1. Do ponto de vista genético, o mirandês não faz parte do mesmo sistema linguístico histórico que o português: os dialectos mirandeses fazem parte do sistema dialectal asturo-leonês, e o português-padrão e normativo pertence ao sistema dialectal galego-português.
2. Não há um dialecto açoriano mas vários, em função das ilhas existentes e de certa variação numa mesma ilha (por exemplo, São Miguel, que é a mais extensa). Na Madeira, a variação não será tão ampla, e por isso se fala no dialecto ou falar madeirense. Ora bem, considera-se que estes dialectos constituem parte do sistema dialectal galego-português, aceitando os falantes dos mesmos que a variedade que usam é uma fracção desse conjunto, que em Portugal tem expressão institucional mediante uma norma transregional, usada na administração do país. Para serem línguas, teriam de atravessar um processo de autonomia pelo qual as comunidades que os usam reivindicariam uma diferenciação com expressão institucional. De certo modo, foi este o processo do mirandês: no dealbar do século XX, Leite de Vasconcellos revelou à comunidade científica a existência de uma série de falares de origem leonesa na Terra de Miranda; esses dialectos tinham características gramaticais e lexicais comuns que contrastavam quer com os dialectos portugueses transmontanos quer com a norma portuguesa; a estreita afinidade dos dialectos mirandeses levou a falar-se em mirandês em geral; os habitantes da Terra de Miranda começaram a valorizar o mirandês como traço da sua identidade; e o processo culminou no reconhecimento do mirandês como língua oficial regional, com os seus próprios instrumentos de regulação (por exemplo, uma ortografia).
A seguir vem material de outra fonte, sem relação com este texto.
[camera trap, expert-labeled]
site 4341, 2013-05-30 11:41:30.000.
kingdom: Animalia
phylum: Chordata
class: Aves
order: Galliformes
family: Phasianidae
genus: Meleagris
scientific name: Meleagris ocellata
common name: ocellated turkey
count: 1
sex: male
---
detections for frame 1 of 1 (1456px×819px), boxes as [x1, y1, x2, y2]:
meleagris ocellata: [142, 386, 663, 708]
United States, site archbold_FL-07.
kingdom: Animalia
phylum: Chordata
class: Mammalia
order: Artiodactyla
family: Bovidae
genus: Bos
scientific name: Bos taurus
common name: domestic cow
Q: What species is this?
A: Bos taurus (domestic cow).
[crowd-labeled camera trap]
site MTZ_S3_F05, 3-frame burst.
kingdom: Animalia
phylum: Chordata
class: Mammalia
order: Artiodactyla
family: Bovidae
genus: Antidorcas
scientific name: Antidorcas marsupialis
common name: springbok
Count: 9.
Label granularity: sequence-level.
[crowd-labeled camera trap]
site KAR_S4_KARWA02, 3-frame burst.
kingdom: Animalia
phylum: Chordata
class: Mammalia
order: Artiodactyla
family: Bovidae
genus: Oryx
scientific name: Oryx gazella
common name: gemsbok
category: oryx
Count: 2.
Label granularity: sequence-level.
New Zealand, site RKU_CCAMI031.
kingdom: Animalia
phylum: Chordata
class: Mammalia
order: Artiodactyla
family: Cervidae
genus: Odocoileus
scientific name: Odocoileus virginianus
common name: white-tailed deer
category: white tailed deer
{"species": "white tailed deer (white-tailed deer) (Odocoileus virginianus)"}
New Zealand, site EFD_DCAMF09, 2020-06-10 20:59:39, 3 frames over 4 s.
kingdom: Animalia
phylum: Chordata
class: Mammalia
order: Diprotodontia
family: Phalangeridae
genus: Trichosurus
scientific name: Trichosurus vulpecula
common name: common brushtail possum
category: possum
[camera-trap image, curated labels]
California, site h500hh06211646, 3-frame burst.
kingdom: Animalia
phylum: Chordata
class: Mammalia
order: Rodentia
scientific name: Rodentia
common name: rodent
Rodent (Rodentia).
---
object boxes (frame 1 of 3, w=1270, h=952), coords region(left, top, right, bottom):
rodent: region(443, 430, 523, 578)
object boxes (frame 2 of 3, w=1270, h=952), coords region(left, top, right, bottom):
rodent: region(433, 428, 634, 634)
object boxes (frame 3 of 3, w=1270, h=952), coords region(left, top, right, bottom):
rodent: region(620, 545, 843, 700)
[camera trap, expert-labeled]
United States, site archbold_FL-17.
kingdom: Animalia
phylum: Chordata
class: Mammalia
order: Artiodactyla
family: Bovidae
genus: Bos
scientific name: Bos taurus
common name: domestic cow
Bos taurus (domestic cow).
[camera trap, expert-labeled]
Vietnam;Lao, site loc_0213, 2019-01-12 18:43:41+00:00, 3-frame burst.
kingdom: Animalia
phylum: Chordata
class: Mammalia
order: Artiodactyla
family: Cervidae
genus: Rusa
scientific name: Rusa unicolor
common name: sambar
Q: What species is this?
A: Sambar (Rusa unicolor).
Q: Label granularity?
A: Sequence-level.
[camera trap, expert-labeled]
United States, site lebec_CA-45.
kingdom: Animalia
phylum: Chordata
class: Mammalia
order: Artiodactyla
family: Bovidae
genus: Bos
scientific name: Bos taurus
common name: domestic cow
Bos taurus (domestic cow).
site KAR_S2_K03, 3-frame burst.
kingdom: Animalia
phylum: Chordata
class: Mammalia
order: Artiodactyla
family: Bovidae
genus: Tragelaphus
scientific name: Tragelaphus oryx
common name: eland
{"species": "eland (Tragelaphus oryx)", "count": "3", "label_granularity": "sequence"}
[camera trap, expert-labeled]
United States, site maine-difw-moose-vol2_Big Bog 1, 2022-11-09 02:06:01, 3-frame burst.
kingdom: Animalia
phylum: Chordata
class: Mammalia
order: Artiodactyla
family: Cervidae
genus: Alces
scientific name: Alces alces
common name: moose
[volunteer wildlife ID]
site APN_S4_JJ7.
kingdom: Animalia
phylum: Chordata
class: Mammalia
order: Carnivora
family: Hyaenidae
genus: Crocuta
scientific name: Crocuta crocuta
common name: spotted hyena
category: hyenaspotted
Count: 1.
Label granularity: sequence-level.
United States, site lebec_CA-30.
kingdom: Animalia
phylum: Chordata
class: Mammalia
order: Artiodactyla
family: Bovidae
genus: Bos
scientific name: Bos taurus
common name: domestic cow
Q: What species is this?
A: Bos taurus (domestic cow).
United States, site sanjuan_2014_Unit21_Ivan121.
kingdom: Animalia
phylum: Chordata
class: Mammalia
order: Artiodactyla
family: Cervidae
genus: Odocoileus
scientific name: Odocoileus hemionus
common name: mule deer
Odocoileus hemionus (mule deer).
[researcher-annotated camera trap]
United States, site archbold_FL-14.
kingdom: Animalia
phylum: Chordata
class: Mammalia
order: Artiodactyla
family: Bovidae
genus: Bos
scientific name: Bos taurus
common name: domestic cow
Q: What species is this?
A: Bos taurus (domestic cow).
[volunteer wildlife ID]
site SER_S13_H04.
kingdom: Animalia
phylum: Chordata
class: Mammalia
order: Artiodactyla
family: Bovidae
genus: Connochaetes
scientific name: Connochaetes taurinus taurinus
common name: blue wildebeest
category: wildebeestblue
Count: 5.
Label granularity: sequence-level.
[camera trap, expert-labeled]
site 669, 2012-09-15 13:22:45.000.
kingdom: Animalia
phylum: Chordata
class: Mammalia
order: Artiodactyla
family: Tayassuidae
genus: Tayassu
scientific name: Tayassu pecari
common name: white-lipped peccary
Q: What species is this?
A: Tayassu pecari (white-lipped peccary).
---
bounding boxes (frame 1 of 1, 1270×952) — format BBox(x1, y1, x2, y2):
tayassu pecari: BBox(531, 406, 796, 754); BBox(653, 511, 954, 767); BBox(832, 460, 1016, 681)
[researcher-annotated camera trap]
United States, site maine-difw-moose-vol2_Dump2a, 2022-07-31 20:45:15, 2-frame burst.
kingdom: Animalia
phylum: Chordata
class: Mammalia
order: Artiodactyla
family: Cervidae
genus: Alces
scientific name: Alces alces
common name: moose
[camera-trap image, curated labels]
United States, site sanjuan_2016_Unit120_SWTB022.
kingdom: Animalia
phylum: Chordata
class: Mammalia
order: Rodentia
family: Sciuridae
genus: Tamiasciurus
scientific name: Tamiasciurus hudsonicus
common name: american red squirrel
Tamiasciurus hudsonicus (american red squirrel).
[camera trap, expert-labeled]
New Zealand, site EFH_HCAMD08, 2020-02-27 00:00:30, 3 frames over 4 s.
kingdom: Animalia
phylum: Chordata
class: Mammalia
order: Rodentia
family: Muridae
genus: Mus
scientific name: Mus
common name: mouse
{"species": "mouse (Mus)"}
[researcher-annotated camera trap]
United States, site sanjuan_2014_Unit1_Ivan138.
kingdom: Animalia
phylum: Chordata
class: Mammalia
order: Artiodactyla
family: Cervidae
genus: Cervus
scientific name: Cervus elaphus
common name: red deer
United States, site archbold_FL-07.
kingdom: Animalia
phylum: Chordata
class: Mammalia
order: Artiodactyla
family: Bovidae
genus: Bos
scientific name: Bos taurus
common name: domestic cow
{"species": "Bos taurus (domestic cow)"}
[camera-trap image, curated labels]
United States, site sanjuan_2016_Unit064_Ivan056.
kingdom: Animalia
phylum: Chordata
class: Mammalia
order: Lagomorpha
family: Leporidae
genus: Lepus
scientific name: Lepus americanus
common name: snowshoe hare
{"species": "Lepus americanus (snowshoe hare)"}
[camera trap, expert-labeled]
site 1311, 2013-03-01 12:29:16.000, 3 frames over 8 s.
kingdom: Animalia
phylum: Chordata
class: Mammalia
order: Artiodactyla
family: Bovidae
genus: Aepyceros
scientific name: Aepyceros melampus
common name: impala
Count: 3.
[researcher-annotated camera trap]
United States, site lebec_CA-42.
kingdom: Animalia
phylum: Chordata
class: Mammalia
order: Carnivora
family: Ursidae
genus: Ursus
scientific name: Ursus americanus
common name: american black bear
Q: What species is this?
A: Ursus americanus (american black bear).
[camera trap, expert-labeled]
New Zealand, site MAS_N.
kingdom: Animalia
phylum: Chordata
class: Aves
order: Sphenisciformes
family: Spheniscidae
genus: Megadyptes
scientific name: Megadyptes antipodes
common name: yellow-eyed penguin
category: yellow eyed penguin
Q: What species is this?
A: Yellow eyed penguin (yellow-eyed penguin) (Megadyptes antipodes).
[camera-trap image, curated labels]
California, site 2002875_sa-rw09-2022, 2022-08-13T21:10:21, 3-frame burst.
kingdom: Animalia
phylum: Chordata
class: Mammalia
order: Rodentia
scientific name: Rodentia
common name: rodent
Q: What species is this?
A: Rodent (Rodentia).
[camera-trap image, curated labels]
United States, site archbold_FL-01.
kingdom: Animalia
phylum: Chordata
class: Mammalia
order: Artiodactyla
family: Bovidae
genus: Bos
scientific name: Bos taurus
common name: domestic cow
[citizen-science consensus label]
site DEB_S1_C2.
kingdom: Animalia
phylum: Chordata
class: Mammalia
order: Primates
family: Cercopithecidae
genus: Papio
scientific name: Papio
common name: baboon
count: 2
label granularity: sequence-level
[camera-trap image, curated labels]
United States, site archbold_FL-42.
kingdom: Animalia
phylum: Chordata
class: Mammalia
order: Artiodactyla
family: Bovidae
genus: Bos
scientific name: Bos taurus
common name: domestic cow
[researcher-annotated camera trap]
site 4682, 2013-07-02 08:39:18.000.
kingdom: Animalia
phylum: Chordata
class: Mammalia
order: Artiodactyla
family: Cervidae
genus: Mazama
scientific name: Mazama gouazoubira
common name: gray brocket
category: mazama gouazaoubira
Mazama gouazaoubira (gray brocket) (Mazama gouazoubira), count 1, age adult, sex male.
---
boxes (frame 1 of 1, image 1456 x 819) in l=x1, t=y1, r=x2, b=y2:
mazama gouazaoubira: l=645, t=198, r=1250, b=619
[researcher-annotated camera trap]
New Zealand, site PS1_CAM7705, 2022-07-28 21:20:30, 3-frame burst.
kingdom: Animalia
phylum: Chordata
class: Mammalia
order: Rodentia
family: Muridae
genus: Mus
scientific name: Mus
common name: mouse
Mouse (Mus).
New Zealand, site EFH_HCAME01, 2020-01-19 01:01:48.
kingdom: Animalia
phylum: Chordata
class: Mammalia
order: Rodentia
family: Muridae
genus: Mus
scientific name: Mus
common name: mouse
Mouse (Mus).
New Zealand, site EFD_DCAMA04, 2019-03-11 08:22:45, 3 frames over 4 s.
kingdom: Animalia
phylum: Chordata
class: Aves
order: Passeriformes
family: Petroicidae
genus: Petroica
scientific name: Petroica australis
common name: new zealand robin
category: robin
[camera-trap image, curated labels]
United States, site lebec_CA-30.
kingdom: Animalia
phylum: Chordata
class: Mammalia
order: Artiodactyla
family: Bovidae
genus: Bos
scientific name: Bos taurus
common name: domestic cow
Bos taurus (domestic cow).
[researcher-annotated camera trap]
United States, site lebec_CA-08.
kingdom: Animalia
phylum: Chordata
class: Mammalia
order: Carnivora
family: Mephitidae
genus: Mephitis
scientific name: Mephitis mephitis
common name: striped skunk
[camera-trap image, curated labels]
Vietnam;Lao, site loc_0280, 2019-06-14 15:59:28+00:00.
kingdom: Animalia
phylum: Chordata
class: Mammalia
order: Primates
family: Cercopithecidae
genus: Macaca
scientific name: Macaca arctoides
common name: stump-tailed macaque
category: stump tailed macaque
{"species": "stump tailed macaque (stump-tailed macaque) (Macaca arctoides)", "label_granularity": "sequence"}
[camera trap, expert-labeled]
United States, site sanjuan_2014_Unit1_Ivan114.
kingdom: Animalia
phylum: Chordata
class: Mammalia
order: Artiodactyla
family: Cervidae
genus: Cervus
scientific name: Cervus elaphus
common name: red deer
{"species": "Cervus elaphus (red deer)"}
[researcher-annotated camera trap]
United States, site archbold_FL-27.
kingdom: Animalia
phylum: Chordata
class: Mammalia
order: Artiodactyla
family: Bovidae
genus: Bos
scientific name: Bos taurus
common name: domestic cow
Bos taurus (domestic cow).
É por isso que dizemos que o mirandês é uma língua. Pelo contrário, os dialectos açorianos e os madeirenses não correspondem a línguas diferenciadas do português europeu ou do português em geral, pelo menos, por enquanto. Mas, a verificar-se tal processo, teríamos de pensar na autonomia de outros dialectos no território português, já no continente, para não falar de Brasil, Angola, Moçambique. Pela descontinuidade geográfica, temos tendência a pensar que os falares dos Açores e da Madeira são candidatos a constituírem línguas independentes. No entanto, que dizer dos dialectos do Noroeste de Portugal ou de Castelo Branco-Portalegre ou do Barlavento algarvio, havendo factores extralinguísticos favoráveis (regionalização da administração, por exemplo)? Em suma, muitas vezes a diferença entre dialecto e língua pode decorrer, no caso da última, do desejo de uma comunidade ter, além de dialecto próprio, «uma marinha e um exército», para retomar uma velha máxima.1
1 Faço alusão a uma frase que o linguista Max Weinrich (1893/1894-1969) tornou famosa: «Uma língua é um dialecto com um exército e uma marinha.» Ou seja, a ascensão ao estatuto de língua vai frequentemente a par do processo de independência política de uma comunidade.